The Birmingham 2022 Queen’s Baton Relay is confirmed to visit Exeter during its final journey through England this summer, as the full route is revealed, and Exeter Foodbank manager Mark Richardson has been nominated to be one of those carrying the baton along the route.
The Birmingham 2022 Queen’s Baton Relay is confirmed to visit Exeter during its final journey through England this summer, as the full route is revealed.
And Exeter Foodbank manager Mark Richardson has been nominated to be one of those carrying the baton along the route.
Exeter will receive the visit on Monday 4 July, on the South West leg of the route which also includes St Austell, Plymouth, Portland & Weymouth, Poole and Bournemouth.
Birmingham 2022 is hosting the 16th official Queen’s Baton Relay – a journey which brings together and celebrates communities across the Commonwealth during the build up to the Games.
In England, the Queen’s Baton Relay will provide the opportunity for communities to experience the excitement for Birmingham 2022, as the 11 days of showstopping sport nears ever closer.
The Queen’s Baton Relay is set to travel the length and breadth of England for a total of 29 days, before culminating at the Opening Ceremony for Birmingham 2022 on 28 July.
Kicking off on Thursday 2 June, the Baton will spend four days in London, coinciding with the Queen’s Platinum Jubilee Weekend. The Baton will then resume the international journey and return to England on Monday 4 July – when it will arrive in Exeter - to commence a 25-day tour of the regions.
Thousands of Batonbearers, each with inspiring backgrounds and stories, will have the honour of carrying the Baton during the journey through England, including those nominated in recognition of their contributions to their local community, whether that be in sport, education, the arts, culture or charity.
Between 40 and 130 Batonbearers will carry the Baton each day, and the Relay will reach hundreds of villages, towns and cities during its tour of the country.
One of the confirmed community Batonbearers in Exeter is Mark Richardson, manager of Exeter Foodbank (EFB).
His pioneering work supporting those in need in Exeter and beyond particularly over the pandemic is inspirational. Sensitive to ensuring the dignity of EFB clients, Mark has transformed the offering to a supermarket-type service where clients choose what they need rather than be handed a ‘standard bag of food offering’.
Mark has also established a team of volunteer drivers to deliver to those self-isolating with COVID. He has also secured funding for an advice & support worker who work with EFB clients to develop a route out of EFB dependency.
Members of the public are encouraged to get involved with the celebrations and embrace the arrival of the Baton, taking the opportunity to experience the buzz of Birmingham 2022 in their community. The Birmingham 2022 website will be updated with information over the coming months, with detail on the events and where to line the route.

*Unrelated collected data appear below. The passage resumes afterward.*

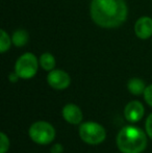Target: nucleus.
<instances>
[{
  "label": "nucleus",
  "mask_w": 152,
  "mask_h": 153,
  "mask_svg": "<svg viewBox=\"0 0 152 153\" xmlns=\"http://www.w3.org/2000/svg\"><path fill=\"white\" fill-rule=\"evenodd\" d=\"M128 7L125 0H92L90 16L102 28H116L127 19Z\"/></svg>",
  "instance_id": "obj_1"
},
{
  "label": "nucleus",
  "mask_w": 152,
  "mask_h": 153,
  "mask_svg": "<svg viewBox=\"0 0 152 153\" xmlns=\"http://www.w3.org/2000/svg\"><path fill=\"white\" fill-rule=\"evenodd\" d=\"M117 146L122 153H141L147 147V135L136 126H125L117 135Z\"/></svg>",
  "instance_id": "obj_2"
},
{
  "label": "nucleus",
  "mask_w": 152,
  "mask_h": 153,
  "mask_svg": "<svg viewBox=\"0 0 152 153\" xmlns=\"http://www.w3.org/2000/svg\"><path fill=\"white\" fill-rule=\"evenodd\" d=\"M79 137L83 142L90 145H98L106 137V131L96 122H85L79 127Z\"/></svg>",
  "instance_id": "obj_3"
},
{
  "label": "nucleus",
  "mask_w": 152,
  "mask_h": 153,
  "mask_svg": "<svg viewBox=\"0 0 152 153\" xmlns=\"http://www.w3.org/2000/svg\"><path fill=\"white\" fill-rule=\"evenodd\" d=\"M39 59L35 54L27 52L22 54L15 64V72L20 78L30 79L37 74L39 68Z\"/></svg>",
  "instance_id": "obj_4"
},
{
  "label": "nucleus",
  "mask_w": 152,
  "mask_h": 153,
  "mask_svg": "<svg viewBox=\"0 0 152 153\" xmlns=\"http://www.w3.org/2000/svg\"><path fill=\"white\" fill-rule=\"evenodd\" d=\"M28 133L30 139L40 145L50 144L55 137L54 127L46 121H38L33 123L29 128Z\"/></svg>",
  "instance_id": "obj_5"
},
{
  "label": "nucleus",
  "mask_w": 152,
  "mask_h": 153,
  "mask_svg": "<svg viewBox=\"0 0 152 153\" xmlns=\"http://www.w3.org/2000/svg\"><path fill=\"white\" fill-rule=\"evenodd\" d=\"M47 82L54 90H65L71 83V78L64 70L53 69L52 71H49L47 75Z\"/></svg>",
  "instance_id": "obj_6"
},
{
  "label": "nucleus",
  "mask_w": 152,
  "mask_h": 153,
  "mask_svg": "<svg viewBox=\"0 0 152 153\" xmlns=\"http://www.w3.org/2000/svg\"><path fill=\"white\" fill-rule=\"evenodd\" d=\"M124 116L128 122H139L144 116V106L140 101H130L124 108Z\"/></svg>",
  "instance_id": "obj_7"
},
{
  "label": "nucleus",
  "mask_w": 152,
  "mask_h": 153,
  "mask_svg": "<svg viewBox=\"0 0 152 153\" xmlns=\"http://www.w3.org/2000/svg\"><path fill=\"white\" fill-rule=\"evenodd\" d=\"M134 33L141 40H147L152 36V18L141 17L134 24Z\"/></svg>",
  "instance_id": "obj_8"
},
{
  "label": "nucleus",
  "mask_w": 152,
  "mask_h": 153,
  "mask_svg": "<svg viewBox=\"0 0 152 153\" xmlns=\"http://www.w3.org/2000/svg\"><path fill=\"white\" fill-rule=\"evenodd\" d=\"M63 117L68 123L76 125L82 121L83 115L81 109L77 105L73 104V103H69V104H66L64 106Z\"/></svg>",
  "instance_id": "obj_9"
},
{
  "label": "nucleus",
  "mask_w": 152,
  "mask_h": 153,
  "mask_svg": "<svg viewBox=\"0 0 152 153\" xmlns=\"http://www.w3.org/2000/svg\"><path fill=\"white\" fill-rule=\"evenodd\" d=\"M29 36L28 32L24 29H18V30L14 31L12 36V42L13 45L16 47H23L28 43Z\"/></svg>",
  "instance_id": "obj_10"
},
{
  "label": "nucleus",
  "mask_w": 152,
  "mask_h": 153,
  "mask_svg": "<svg viewBox=\"0 0 152 153\" xmlns=\"http://www.w3.org/2000/svg\"><path fill=\"white\" fill-rule=\"evenodd\" d=\"M127 88L128 91L131 93L132 95H141L144 94L145 89H146V85H145V82L140 78H131L129 79L127 83Z\"/></svg>",
  "instance_id": "obj_11"
},
{
  "label": "nucleus",
  "mask_w": 152,
  "mask_h": 153,
  "mask_svg": "<svg viewBox=\"0 0 152 153\" xmlns=\"http://www.w3.org/2000/svg\"><path fill=\"white\" fill-rule=\"evenodd\" d=\"M39 62H40V66L45 71H52L55 68V65H56L54 56L49 52L43 53L39 59Z\"/></svg>",
  "instance_id": "obj_12"
},
{
  "label": "nucleus",
  "mask_w": 152,
  "mask_h": 153,
  "mask_svg": "<svg viewBox=\"0 0 152 153\" xmlns=\"http://www.w3.org/2000/svg\"><path fill=\"white\" fill-rule=\"evenodd\" d=\"M13 44L12 38L7 34V32L3 29L0 30V52L5 53L10 48V45Z\"/></svg>",
  "instance_id": "obj_13"
},
{
  "label": "nucleus",
  "mask_w": 152,
  "mask_h": 153,
  "mask_svg": "<svg viewBox=\"0 0 152 153\" xmlns=\"http://www.w3.org/2000/svg\"><path fill=\"white\" fill-rule=\"evenodd\" d=\"M10 148V140L4 132L0 133V153H6Z\"/></svg>",
  "instance_id": "obj_14"
},
{
  "label": "nucleus",
  "mask_w": 152,
  "mask_h": 153,
  "mask_svg": "<svg viewBox=\"0 0 152 153\" xmlns=\"http://www.w3.org/2000/svg\"><path fill=\"white\" fill-rule=\"evenodd\" d=\"M144 98L146 100V102L152 107V85L146 87L144 92Z\"/></svg>",
  "instance_id": "obj_15"
},
{
  "label": "nucleus",
  "mask_w": 152,
  "mask_h": 153,
  "mask_svg": "<svg viewBox=\"0 0 152 153\" xmlns=\"http://www.w3.org/2000/svg\"><path fill=\"white\" fill-rule=\"evenodd\" d=\"M145 127H146V132H147V134H148V137H150V139H152V114L147 118Z\"/></svg>",
  "instance_id": "obj_16"
},
{
  "label": "nucleus",
  "mask_w": 152,
  "mask_h": 153,
  "mask_svg": "<svg viewBox=\"0 0 152 153\" xmlns=\"http://www.w3.org/2000/svg\"><path fill=\"white\" fill-rule=\"evenodd\" d=\"M63 146L61 145V144H56V145H54L52 148L50 149V152L51 153H62L63 152Z\"/></svg>",
  "instance_id": "obj_17"
},
{
  "label": "nucleus",
  "mask_w": 152,
  "mask_h": 153,
  "mask_svg": "<svg viewBox=\"0 0 152 153\" xmlns=\"http://www.w3.org/2000/svg\"><path fill=\"white\" fill-rule=\"evenodd\" d=\"M8 78H10V81H13V82H16L17 80H18V78H20V77L17 75V73L16 72H14V73H12V74L8 76Z\"/></svg>",
  "instance_id": "obj_18"
}]
</instances>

Travelling via land, air and sea, more than 180 communities in England will experience the Queen’s Baton on a route spanning 2,500 miles. From energetic cities and historic market towns, to rolling countryside and rugged coastline, the Baton will head as far south as Cornwall and as far north as Northumberland.
Since its inaugural appearance at the Cardiff 1958 Commonwealth Games, the Queen’s Baton Relay has been a tradition for the Commonwealth Games.

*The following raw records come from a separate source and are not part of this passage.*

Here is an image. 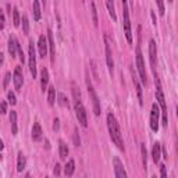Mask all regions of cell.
Here are the masks:
<instances>
[{
	"instance_id": "6da1fadb",
	"label": "cell",
	"mask_w": 178,
	"mask_h": 178,
	"mask_svg": "<svg viewBox=\"0 0 178 178\" xmlns=\"http://www.w3.org/2000/svg\"><path fill=\"white\" fill-rule=\"evenodd\" d=\"M107 127H109V132H110V138L114 142V145L118 148L120 150L124 152V141H123V134H121L120 125H118L117 120H115L114 114L109 113L107 114Z\"/></svg>"
},
{
	"instance_id": "7a4b0ae2",
	"label": "cell",
	"mask_w": 178,
	"mask_h": 178,
	"mask_svg": "<svg viewBox=\"0 0 178 178\" xmlns=\"http://www.w3.org/2000/svg\"><path fill=\"white\" fill-rule=\"evenodd\" d=\"M73 95H74V110H75V115L78 118V123L82 127H88V118H87V111L81 102V96H79V91L75 87V84H73Z\"/></svg>"
},
{
	"instance_id": "3957f363",
	"label": "cell",
	"mask_w": 178,
	"mask_h": 178,
	"mask_svg": "<svg viewBox=\"0 0 178 178\" xmlns=\"http://www.w3.org/2000/svg\"><path fill=\"white\" fill-rule=\"evenodd\" d=\"M156 99L157 102H159L160 107H162V113H163V124H164L166 127H167L168 124V118H167V105H166V99H164V93H163L162 91V87H160V81L159 78L156 77Z\"/></svg>"
},
{
	"instance_id": "277c9868",
	"label": "cell",
	"mask_w": 178,
	"mask_h": 178,
	"mask_svg": "<svg viewBox=\"0 0 178 178\" xmlns=\"http://www.w3.org/2000/svg\"><path fill=\"white\" fill-rule=\"evenodd\" d=\"M136 67H138V73H139V78H141L142 84L146 85L148 84V75H146V70H145V63H143V57H142V52L141 47H136Z\"/></svg>"
},
{
	"instance_id": "5b68a950",
	"label": "cell",
	"mask_w": 178,
	"mask_h": 178,
	"mask_svg": "<svg viewBox=\"0 0 178 178\" xmlns=\"http://www.w3.org/2000/svg\"><path fill=\"white\" fill-rule=\"evenodd\" d=\"M124 6V34L128 40V43H132V32H131V21H129V13L127 8V3H123Z\"/></svg>"
},
{
	"instance_id": "8992f818",
	"label": "cell",
	"mask_w": 178,
	"mask_h": 178,
	"mask_svg": "<svg viewBox=\"0 0 178 178\" xmlns=\"http://www.w3.org/2000/svg\"><path fill=\"white\" fill-rule=\"evenodd\" d=\"M87 87H88V92H89V96H91V100H92V103H93V113H95V115H99L100 114V102H99V97H97L96 92H95V89L92 87L89 79H87Z\"/></svg>"
},
{
	"instance_id": "52a82bcc",
	"label": "cell",
	"mask_w": 178,
	"mask_h": 178,
	"mask_svg": "<svg viewBox=\"0 0 178 178\" xmlns=\"http://www.w3.org/2000/svg\"><path fill=\"white\" fill-rule=\"evenodd\" d=\"M29 71H31V75L35 78L36 77V53H35L32 40H29Z\"/></svg>"
},
{
	"instance_id": "ba28073f",
	"label": "cell",
	"mask_w": 178,
	"mask_h": 178,
	"mask_svg": "<svg viewBox=\"0 0 178 178\" xmlns=\"http://www.w3.org/2000/svg\"><path fill=\"white\" fill-rule=\"evenodd\" d=\"M159 115H160L159 106H157L156 103H153L152 110H150V128L155 132L159 131Z\"/></svg>"
},
{
	"instance_id": "9c48e42d",
	"label": "cell",
	"mask_w": 178,
	"mask_h": 178,
	"mask_svg": "<svg viewBox=\"0 0 178 178\" xmlns=\"http://www.w3.org/2000/svg\"><path fill=\"white\" fill-rule=\"evenodd\" d=\"M105 52H106V63H107L109 73L113 75V71H114V61H113V54H111L110 43H109L107 36H106V35H105Z\"/></svg>"
},
{
	"instance_id": "30bf717a",
	"label": "cell",
	"mask_w": 178,
	"mask_h": 178,
	"mask_svg": "<svg viewBox=\"0 0 178 178\" xmlns=\"http://www.w3.org/2000/svg\"><path fill=\"white\" fill-rule=\"evenodd\" d=\"M113 167H114V173H115V178H127V171L124 168V164L118 157L113 159Z\"/></svg>"
},
{
	"instance_id": "8fae6325",
	"label": "cell",
	"mask_w": 178,
	"mask_h": 178,
	"mask_svg": "<svg viewBox=\"0 0 178 178\" xmlns=\"http://www.w3.org/2000/svg\"><path fill=\"white\" fill-rule=\"evenodd\" d=\"M149 59H150V64L152 68L156 74V61H157V49H156V42L153 39H150L149 42Z\"/></svg>"
},
{
	"instance_id": "7c38bea8",
	"label": "cell",
	"mask_w": 178,
	"mask_h": 178,
	"mask_svg": "<svg viewBox=\"0 0 178 178\" xmlns=\"http://www.w3.org/2000/svg\"><path fill=\"white\" fill-rule=\"evenodd\" d=\"M14 87H16L17 91H21L22 88V84H24V77H22V71H21V67H16L14 70Z\"/></svg>"
},
{
	"instance_id": "4fadbf2b",
	"label": "cell",
	"mask_w": 178,
	"mask_h": 178,
	"mask_svg": "<svg viewBox=\"0 0 178 178\" xmlns=\"http://www.w3.org/2000/svg\"><path fill=\"white\" fill-rule=\"evenodd\" d=\"M47 38L44 35H40L39 36V40H38V49H39V54L40 57L44 59V56L47 54Z\"/></svg>"
},
{
	"instance_id": "5bb4252c",
	"label": "cell",
	"mask_w": 178,
	"mask_h": 178,
	"mask_svg": "<svg viewBox=\"0 0 178 178\" xmlns=\"http://www.w3.org/2000/svg\"><path fill=\"white\" fill-rule=\"evenodd\" d=\"M42 138H43L42 127H40L39 123H35L34 127H32V139L35 142H39V141H42Z\"/></svg>"
},
{
	"instance_id": "9a60e30c",
	"label": "cell",
	"mask_w": 178,
	"mask_h": 178,
	"mask_svg": "<svg viewBox=\"0 0 178 178\" xmlns=\"http://www.w3.org/2000/svg\"><path fill=\"white\" fill-rule=\"evenodd\" d=\"M47 43H49V47H50V60L53 63L56 56V44H54V40H53V34L50 29H47Z\"/></svg>"
},
{
	"instance_id": "2e32d148",
	"label": "cell",
	"mask_w": 178,
	"mask_h": 178,
	"mask_svg": "<svg viewBox=\"0 0 178 178\" xmlns=\"http://www.w3.org/2000/svg\"><path fill=\"white\" fill-rule=\"evenodd\" d=\"M47 84H49V71H47V68H43L40 73V87H42L43 92L47 88Z\"/></svg>"
},
{
	"instance_id": "e0dca14e",
	"label": "cell",
	"mask_w": 178,
	"mask_h": 178,
	"mask_svg": "<svg viewBox=\"0 0 178 178\" xmlns=\"http://www.w3.org/2000/svg\"><path fill=\"white\" fill-rule=\"evenodd\" d=\"M10 123H11V132L13 135H17L18 132V125H17V113L11 110L10 113Z\"/></svg>"
},
{
	"instance_id": "ac0fdd59",
	"label": "cell",
	"mask_w": 178,
	"mask_h": 178,
	"mask_svg": "<svg viewBox=\"0 0 178 178\" xmlns=\"http://www.w3.org/2000/svg\"><path fill=\"white\" fill-rule=\"evenodd\" d=\"M160 152H162V146H160L159 142H156V143L153 145V149H152V159H153V162L155 163H159Z\"/></svg>"
},
{
	"instance_id": "d6986e66",
	"label": "cell",
	"mask_w": 178,
	"mask_h": 178,
	"mask_svg": "<svg viewBox=\"0 0 178 178\" xmlns=\"http://www.w3.org/2000/svg\"><path fill=\"white\" fill-rule=\"evenodd\" d=\"M74 170H75V162H74L73 159L68 160L66 167H64V174H66V177H71L74 174Z\"/></svg>"
},
{
	"instance_id": "ffe728a7",
	"label": "cell",
	"mask_w": 178,
	"mask_h": 178,
	"mask_svg": "<svg viewBox=\"0 0 178 178\" xmlns=\"http://www.w3.org/2000/svg\"><path fill=\"white\" fill-rule=\"evenodd\" d=\"M25 164H26L25 156H24L22 152H20L18 153V159H17V171H18V173H21L24 168H25Z\"/></svg>"
},
{
	"instance_id": "44dd1931",
	"label": "cell",
	"mask_w": 178,
	"mask_h": 178,
	"mask_svg": "<svg viewBox=\"0 0 178 178\" xmlns=\"http://www.w3.org/2000/svg\"><path fill=\"white\" fill-rule=\"evenodd\" d=\"M16 52H17V39L10 36V39H8V53L11 54V57H16Z\"/></svg>"
},
{
	"instance_id": "7402d4cb",
	"label": "cell",
	"mask_w": 178,
	"mask_h": 178,
	"mask_svg": "<svg viewBox=\"0 0 178 178\" xmlns=\"http://www.w3.org/2000/svg\"><path fill=\"white\" fill-rule=\"evenodd\" d=\"M56 102V88L54 87H50L47 89V103L50 106H53Z\"/></svg>"
},
{
	"instance_id": "603a6c76",
	"label": "cell",
	"mask_w": 178,
	"mask_h": 178,
	"mask_svg": "<svg viewBox=\"0 0 178 178\" xmlns=\"http://www.w3.org/2000/svg\"><path fill=\"white\" fill-rule=\"evenodd\" d=\"M132 81H134V85H135V89H136V93H138V99H139V105H143V96H142V88H141V85L138 84V79H136V77L134 75V78H132Z\"/></svg>"
},
{
	"instance_id": "cb8c5ba5",
	"label": "cell",
	"mask_w": 178,
	"mask_h": 178,
	"mask_svg": "<svg viewBox=\"0 0 178 178\" xmlns=\"http://www.w3.org/2000/svg\"><path fill=\"white\" fill-rule=\"evenodd\" d=\"M106 7H107L110 17L115 21V20H117V16H115V10H114V2H111V0H107V2H106Z\"/></svg>"
},
{
	"instance_id": "d4e9b609",
	"label": "cell",
	"mask_w": 178,
	"mask_h": 178,
	"mask_svg": "<svg viewBox=\"0 0 178 178\" xmlns=\"http://www.w3.org/2000/svg\"><path fill=\"white\" fill-rule=\"evenodd\" d=\"M32 8H34V18H35V21H39V20H40V6H39V2H34Z\"/></svg>"
},
{
	"instance_id": "484cf974",
	"label": "cell",
	"mask_w": 178,
	"mask_h": 178,
	"mask_svg": "<svg viewBox=\"0 0 178 178\" xmlns=\"http://www.w3.org/2000/svg\"><path fill=\"white\" fill-rule=\"evenodd\" d=\"M20 22H21V18H20V13H18V8L14 7L13 8V24L16 28L20 26Z\"/></svg>"
},
{
	"instance_id": "4316f807",
	"label": "cell",
	"mask_w": 178,
	"mask_h": 178,
	"mask_svg": "<svg viewBox=\"0 0 178 178\" xmlns=\"http://www.w3.org/2000/svg\"><path fill=\"white\" fill-rule=\"evenodd\" d=\"M141 153H142V164H143V168L146 170V167H148V153H146L145 143L141 145Z\"/></svg>"
},
{
	"instance_id": "83f0119b",
	"label": "cell",
	"mask_w": 178,
	"mask_h": 178,
	"mask_svg": "<svg viewBox=\"0 0 178 178\" xmlns=\"http://www.w3.org/2000/svg\"><path fill=\"white\" fill-rule=\"evenodd\" d=\"M60 157L61 159H66V157L68 156V146L66 143H64L63 141H60Z\"/></svg>"
},
{
	"instance_id": "f1b7e54d",
	"label": "cell",
	"mask_w": 178,
	"mask_h": 178,
	"mask_svg": "<svg viewBox=\"0 0 178 178\" xmlns=\"http://www.w3.org/2000/svg\"><path fill=\"white\" fill-rule=\"evenodd\" d=\"M91 8H92V20H93L95 26H97V24H99V20H97V11H96V6H95V3H93V2L91 3Z\"/></svg>"
},
{
	"instance_id": "f546056e",
	"label": "cell",
	"mask_w": 178,
	"mask_h": 178,
	"mask_svg": "<svg viewBox=\"0 0 178 178\" xmlns=\"http://www.w3.org/2000/svg\"><path fill=\"white\" fill-rule=\"evenodd\" d=\"M59 105L63 106V107H68V99L66 97V95L64 93H59Z\"/></svg>"
},
{
	"instance_id": "4dcf8cb0",
	"label": "cell",
	"mask_w": 178,
	"mask_h": 178,
	"mask_svg": "<svg viewBox=\"0 0 178 178\" xmlns=\"http://www.w3.org/2000/svg\"><path fill=\"white\" fill-rule=\"evenodd\" d=\"M22 29H24V34H29V22H28V17L25 14L22 16Z\"/></svg>"
},
{
	"instance_id": "1f68e13d",
	"label": "cell",
	"mask_w": 178,
	"mask_h": 178,
	"mask_svg": "<svg viewBox=\"0 0 178 178\" xmlns=\"http://www.w3.org/2000/svg\"><path fill=\"white\" fill-rule=\"evenodd\" d=\"M7 97H8V102H10L11 103V105H16V103H17V99H16V95H14V92H8V93H7Z\"/></svg>"
},
{
	"instance_id": "d6a6232c",
	"label": "cell",
	"mask_w": 178,
	"mask_h": 178,
	"mask_svg": "<svg viewBox=\"0 0 178 178\" xmlns=\"http://www.w3.org/2000/svg\"><path fill=\"white\" fill-rule=\"evenodd\" d=\"M17 52H18L20 54V60H21V63H24V60H25V56H24V52L21 49V44L18 43V40H17Z\"/></svg>"
},
{
	"instance_id": "836d02e7",
	"label": "cell",
	"mask_w": 178,
	"mask_h": 178,
	"mask_svg": "<svg viewBox=\"0 0 178 178\" xmlns=\"http://www.w3.org/2000/svg\"><path fill=\"white\" fill-rule=\"evenodd\" d=\"M160 174H162V178H167V167L164 164L160 166Z\"/></svg>"
},
{
	"instance_id": "e575fe53",
	"label": "cell",
	"mask_w": 178,
	"mask_h": 178,
	"mask_svg": "<svg viewBox=\"0 0 178 178\" xmlns=\"http://www.w3.org/2000/svg\"><path fill=\"white\" fill-rule=\"evenodd\" d=\"M74 143H75V146H79V145H81V141H79V135H78L77 128H75V135H74Z\"/></svg>"
},
{
	"instance_id": "d590c367",
	"label": "cell",
	"mask_w": 178,
	"mask_h": 178,
	"mask_svg": "<svg viewBox=\"0 0 178 178\" xmlns=\"http://www.w3.org/2000/svg\"><path fill=\"white\" fill-rule=\"evenodd\" d=\"M6 111H7V103L2 102V103H0V114H4Z\"/></svg>"
},
{
	"instance_id": "8d00e7d4",
	"label": "cell",
	"mask_w": 178,
	"mask_h": 178,
	"mask_svg": "<svg viewBox=\"0 0 178 178\" xmlns=\"http://www.w3.org/2000/svg\"><path fill=\"white\" fill-rule=\"evenodd\" d=\"M4 14H3V11L0 10V29H3L4 28Z\"/></svg>"
},
{
	"instance_id": "74e56055",
	"label": "cell",
	"mask_w": 178,
	"mask_h": 178,
	"mask_svg": "<svg viewBox=\"0 0 178 178\" xmlns=\"http://www.w3.org/2000/svg\"><path fill=\"white\" fill-rule=\"evenodd\" d=\"M157 6H159V10H160V16H164V3L157 2Z\"/></svg>"
},
{
	"instance_id": "f35d334b",
	"label": "cell",
	"mask_w": 178,
	"mask_h": 178,
	"mask_svg": "<svg viewBox=\"0 0 178 178\" xmlns=\"http://www.w3.org/2000/svg\"><path fill=\"white\" fill-rule=\"evenodd\" d=\"M10 78H11V74H10V73H7V74H6V77H4V84H3V87H4V88H7Z\"/></svg>"
},
{
	"instance_id": "ab89813d",
	"label": "cell",
	"mask_w": 178,
	"mask_h": 178,
	"mask_svg": "<svg viewBox=\"0 0 178 178\" xmlns=\"http://www.w3.org/2000/svg\"><path fill=\"white\" fill-rule=\"evenodd\" d=\"M59 128H60V121H59V118H54V121H53V129L57 131Z\"/></svg>"
},
{
	"instance_id": "60d3db41",
	"label": "cell",
	"mask_w": 178,
	"mask_h": 178,
	"mask_svg": "<svg viewBox=\"0 0 178 178\" xmlns=\"http://www.w3.org/2000/svg\"><path fill=\"white\" fill-rule=\"evenodd\" d=\"M60 168H61V166L57 163V164L54 166V174L56 176H60Z\"/></svg>"
},
{
	"instance_id": "b9f144b4",
	"label": "cell",
	"mask_w": 178,
	"mask_h": 178,
	"mask_svg": "<svg viewBox=\"0 0 178 178\" xmlns=\"http://www.w3.org/2000/svg\"><path fill=\"white\" fill-rule=\"evenodd\" d=\"M150 14H152V18H153V24H156V16H155V13H153V11H152V13H150Z\"/></svg>"
},
{
	"instance_id": "7bdbcfd3",
	"label": "cell",
	"mask_w": 178,
	"mask_h": 178,
	"mask_svg": "<svg viewBox=\"0 0 178 178\" xmlns=\"http://www.w3.org/2000/svg\"><path fill=\"white\" fill-rule=\"evenodd\" d=\"M3 60H4V57H3V53H0V64L3 63Z\"/></svg>"
},
{
	"instance_id": "ee69618b",
	"label": "cell",
	"mask_w": 178,
	"mask_h": 178,
	"mask_svg": "<svg viewBox=\"0 0 178 178\" xmlns=\"http://www.w3.org/2000/svg\"><path fill=\"white\" fill-rule=\"evenodd\" d=\"M3 146H4V145H3V141H2V139H0V150L3 149Z\"/></svg>"
},
{
	"instance_id": "f6af8a7d",
	"label": "cell",
	"mask_w": 178,
	"mask_h": 178,
	"mask_svg": "<svg viewBox=\"0 0 178 178\" xmlns=\"http://www.w3.org/2000/svg\"><path fill=\"white\" fill-rule=\"evenodd\" d=\"M25 178H31V174H26V176H25Z\"/></svg>"
},
{
	"instance_id": "bcb514c9",
	"label": "cell",
	"mask_w": 178,
	"mask_h": 178,
	"mask_svg": "<svg viewBox=\"0 0 178 178\" xmlns=\"http://www.w3.org/2000/svg\"><path fill=\"white\" fill-rule=\"evenodd\" d=\"M152 178H157V177H156V176H153V177H152Z\"/></svg>"
}]
</instances>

The Birmingham 2022 Queen’s Baton Relay began at Buckingham Palace on 7 October 2021, when The Queen placed Her Message to the Commonwealth into the Baton and passed it to four-time Paralympic gold medallist Kadeena Cox, who had the honour of being the first of thousands of Batonbearers to carry the Baton.
Since then, the Baton has visited Commonwealth nations and territories in Europe, Africa, Oceania. It still has further destinations in the Caribbean, the Americas, and more countries in Europe, including the Home Nations consisting of five days in Scotland, four in Northern Ireland and five in Wales, where it will finish on Sunday 3 July, before returning to England in summer for the final countdown to the Commonwealth Games.
Phil Batty, Director of Ceremonies, Culture & Queen's Baton Relay, said: “Whilst the Baton has been travelling across the Commonwealth, we have worked closely with Local Authorities in England to devise a route that engages with hundreds of communities, passing sport venues, historic sites, local schools and Areas of Outstanding Natural Beauty.
“Yet the Queen’s Baton Relay is far more than just a journey. It symbolises connecting people from every corner of the Commonwealth, celebrates Batonbearers who take on challenges, and marks the countdown the biggest sporting event in West Midlands history. And by the time the Baton returns to England for the final leg, 71 nations and territories will have already experienced the magic that comes with it.”